Desde CSIF, se señala que este desprendimiento es la consecuencia directa de una "dejadez prolongada por parte de la administración responsable". El sindicato insiste en que no se trata de un hecho aislado, sino del síntoma más visible de un problema estructural mucho más profundo.
Advertencias previas ignoradas
El sindicato CSIF ya había comunicado formalmente estas deficiencias en la Mesa Técnica celebrada el pasado 4 de diciembre. Sin embargo, denuncian que no se ha tomado ninguna medida desde entonces, permitiendo que la situación empeore progresivamente.
Condiciones de trabajo "indignas"
El deterioro no solo afecta al exterior del edificio. En el interior, las condiciones son igualmente preocupantes, especialmente en las áreas destinadas al personal. Los vestuarios femeninos se encuentran en un estado que el sindicato califica de "deplorable".
Las agentes deben hacer uso de unas instalaciones con graves problemas de filtraciones de agua, elementos rotos y una falta de mantenimiento generalizada. "Estas condiciones vulneran la dignidad mínima de las agentes", afirman desde CSIF, que considera inaceptable que los profesionales de la seguridad pública trabajen en espacios "inseguros, insalubres y claramente obsoletos".
Riesgo en el corazón de la comisaría
Uno de los problemas más graves son las goteras.
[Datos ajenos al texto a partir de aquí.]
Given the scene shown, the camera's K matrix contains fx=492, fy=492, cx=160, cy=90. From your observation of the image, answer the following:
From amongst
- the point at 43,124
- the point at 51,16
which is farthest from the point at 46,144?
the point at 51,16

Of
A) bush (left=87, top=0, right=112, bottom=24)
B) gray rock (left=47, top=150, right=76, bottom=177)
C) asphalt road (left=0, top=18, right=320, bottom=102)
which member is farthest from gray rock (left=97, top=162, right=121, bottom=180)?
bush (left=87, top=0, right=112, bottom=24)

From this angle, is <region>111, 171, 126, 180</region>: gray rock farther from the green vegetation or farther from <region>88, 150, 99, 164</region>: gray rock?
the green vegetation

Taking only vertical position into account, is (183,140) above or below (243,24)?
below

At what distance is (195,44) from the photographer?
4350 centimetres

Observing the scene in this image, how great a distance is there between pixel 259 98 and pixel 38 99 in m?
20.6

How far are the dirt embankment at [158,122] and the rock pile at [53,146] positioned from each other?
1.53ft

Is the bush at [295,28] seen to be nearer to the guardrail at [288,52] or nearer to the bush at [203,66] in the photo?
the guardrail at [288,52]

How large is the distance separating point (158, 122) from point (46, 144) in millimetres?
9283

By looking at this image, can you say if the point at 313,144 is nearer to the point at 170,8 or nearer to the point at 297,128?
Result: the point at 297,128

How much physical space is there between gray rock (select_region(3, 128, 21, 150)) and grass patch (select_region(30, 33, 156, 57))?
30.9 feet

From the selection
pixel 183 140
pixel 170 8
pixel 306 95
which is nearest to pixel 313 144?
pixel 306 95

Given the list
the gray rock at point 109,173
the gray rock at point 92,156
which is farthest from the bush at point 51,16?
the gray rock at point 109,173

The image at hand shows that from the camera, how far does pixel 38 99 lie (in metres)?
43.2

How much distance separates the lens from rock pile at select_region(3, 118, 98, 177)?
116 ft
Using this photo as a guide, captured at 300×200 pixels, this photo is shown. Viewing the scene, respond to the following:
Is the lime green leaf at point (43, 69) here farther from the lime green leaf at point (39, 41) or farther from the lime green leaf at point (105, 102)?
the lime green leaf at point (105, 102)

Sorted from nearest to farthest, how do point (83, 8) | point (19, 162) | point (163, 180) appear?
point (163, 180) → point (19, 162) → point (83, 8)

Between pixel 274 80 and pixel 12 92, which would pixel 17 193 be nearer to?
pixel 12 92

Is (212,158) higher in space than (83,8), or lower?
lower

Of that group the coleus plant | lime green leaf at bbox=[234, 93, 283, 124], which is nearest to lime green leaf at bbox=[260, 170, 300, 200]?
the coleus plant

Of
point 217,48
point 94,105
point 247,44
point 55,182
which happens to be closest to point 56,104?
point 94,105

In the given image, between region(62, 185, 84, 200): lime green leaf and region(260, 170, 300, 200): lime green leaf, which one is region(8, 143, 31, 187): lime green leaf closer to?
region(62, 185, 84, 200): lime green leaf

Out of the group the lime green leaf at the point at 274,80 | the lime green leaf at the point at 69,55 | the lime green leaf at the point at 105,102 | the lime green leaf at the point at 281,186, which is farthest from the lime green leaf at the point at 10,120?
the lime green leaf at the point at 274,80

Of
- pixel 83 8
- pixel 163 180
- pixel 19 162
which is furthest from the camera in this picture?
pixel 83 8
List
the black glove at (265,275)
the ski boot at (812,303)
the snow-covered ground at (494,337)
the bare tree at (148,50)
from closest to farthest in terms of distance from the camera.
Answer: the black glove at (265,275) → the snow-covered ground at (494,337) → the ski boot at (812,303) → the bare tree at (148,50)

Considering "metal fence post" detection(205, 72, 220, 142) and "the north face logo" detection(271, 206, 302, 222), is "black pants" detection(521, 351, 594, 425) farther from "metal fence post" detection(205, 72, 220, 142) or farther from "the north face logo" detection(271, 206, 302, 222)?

Las filtraciones de agua no se limitan a los vestuarios, sino que han llegado a afectar a una de las zonas más sensibles de cualquier dependencia policial: el armero. La presencia de humedad en el lugar donde se custodia el armamento reglamentario supone un riesgo de seguridad de primer orden.
Fallos de seguridad y averías constantes
A las deficiencias estructurales se suman graves fallos en la seguridad del propio edificio. Una de las puertas de acceso, la ubicada en la calle San Miguel, fue retirada hace tiempo por estar rota. A día de hoy, sigue sin ser repuesta, dejando un punto de acceso vulnerable en un edificio que debería ser un ejemplo de seguridad.
"Una comisaría no puede permitirse accesos vulnerables: se trata de un punto sensible, estratégico y potencial objetivo de incidentes graves".
Los problemas no terminan ahí. Los agentes también denuncian averías recurrentes en equipamientos básicos para el funcionamiento diario. Un ejemplo claro es el ascensor de vehículos que da acceso al garaje de la unidad, cuyas constantes averías dificultan la operatividad de las patrullas.
Una llamada a la acción inmediata
El sindicato subraya que esta acumulación de problemas es el resultado de "años de abandono, falta de inversión y desinterés". Consideran que no se puede exigir profesionalidad y entrega a unos agentes a los que se obliga a trabajar en instalaciones que no cumplen las condiciones mínimas de seguridad y salubridad.
Por todo ello, CSIF exige a la administración responsable que tome cartas en el asunto de forma inmediata. Piden "soluciones reales y urgentes, no parches temporales ni promesas vacías". Advierten que cada día que pasa sin actuar aumenta el riesgo de que ocurra una desgracia y avisan de que, si eso sucede, "alguien deberá asumir responsabilidades".